→ **Given text**
◇ ◇ ◇ ◇ ◇ ◇ ◇

Sister My Sister is based on a celebrated criminal case from provincial France in the early '30s--the same case on which Genet based his play The Maids. Scripted by Wendy Kesselman, adapting her play My Sister in This House, and directed by Nancy Meckler, the movie has plenty of lurid juice--lesbian incest, pathological jealousy, Catholic guilt, class consciousness, the tyranny of mothers and employers and a gory climax to boot.

Meckler and Kesselman unfold their drama in a world that is almost exclusively distaff. A few male voices are heard, briefly, throughout the film, but the faces to which they belong are not shown.

Lea (Jodhi May) comes to work with her sister Christine (Joely Richardson) as maid to a bourgeois widow (Julie Walters) and her teenage daughter (Sophie Thursfield). Both are former convent girls; their housework is immaculate. At first, Madame is delighted with them, or rather, with herself for having them.

What Madame doesn't see is that the sisters are the centers of each other's emotional lives--they share a garret and a bed, and an enclosed, crazily possessive relationship with each other that extends to their sexuality. As Madame's petty domestic tyrannies grow increasingly intolerable--as they would to anyone, sane or not--and as Lea proves receptive to the interest of Madame's daughter, Christine's unstable protective instinct toward Lea grows ever closer to lethal violence.

Peter Jackson's powerhouse Heavenly Creatures was also about an intense, sexually tinged friendship between two young women that turns outward violently when frustrated. If Meckler's film pales beside Jackson's, it's still fierce and forceful and scary--made in a taut, economical style, with fine acting and a baleful sort of eroticism.

◇ ◇ ◇ ◇ ◇ ◇ ◇

→ **Excerpted records**
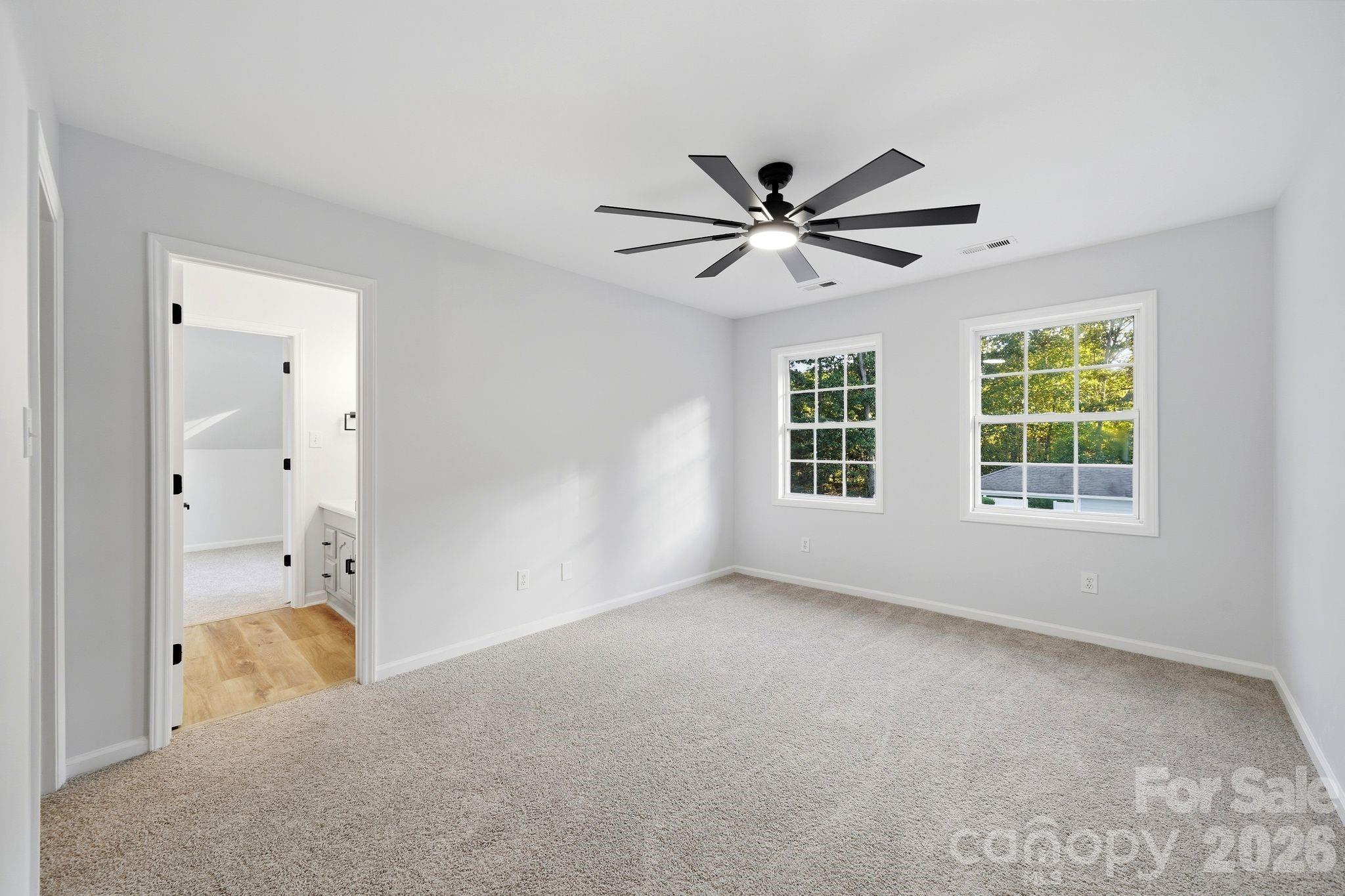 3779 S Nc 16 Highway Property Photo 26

◇ ◇ ◇ ◇ ◇ ◇ ◇

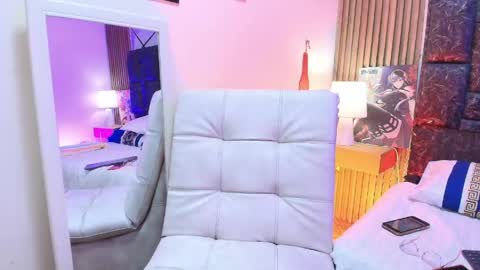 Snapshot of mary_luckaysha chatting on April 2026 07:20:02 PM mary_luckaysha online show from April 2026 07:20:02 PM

◇ ◇ ◇ ◇ ◇ ◇ ◇

→ **Task prompt**
Continue the review of the film Sister My Sister, picking up right after its last sentence.

→ **Response for this exercise**
Where it's unsatisfying is in the thin interpretation that Meckler and Kesselman give to their maids as characters. Jackson had respect enough for his killer schoolgirls to let them be monsters, and we were therefore able to see, all for ourselves, the other level at which, like most movie monsters, they were also victims. Meckler and Kesselman are too eager to show how their dangerous sister maids are victims, so that we, conversely, feel the need to note that they are also monsters--or Christine is, at any rate.

Along these same lines, while all of the acting is strong, and Richardson and May have a perversely potent sexual chemistry, the performance that dominates Sister My Sister is that of Walters, as the movie's one unapologetic monster. Madame's flute-voiced, deceptive cheeriness masks the most savage kind of emotional sadism. It may be the best film role Walters has ever had, and she makes it into a grand and chilling study in semicomic villainy.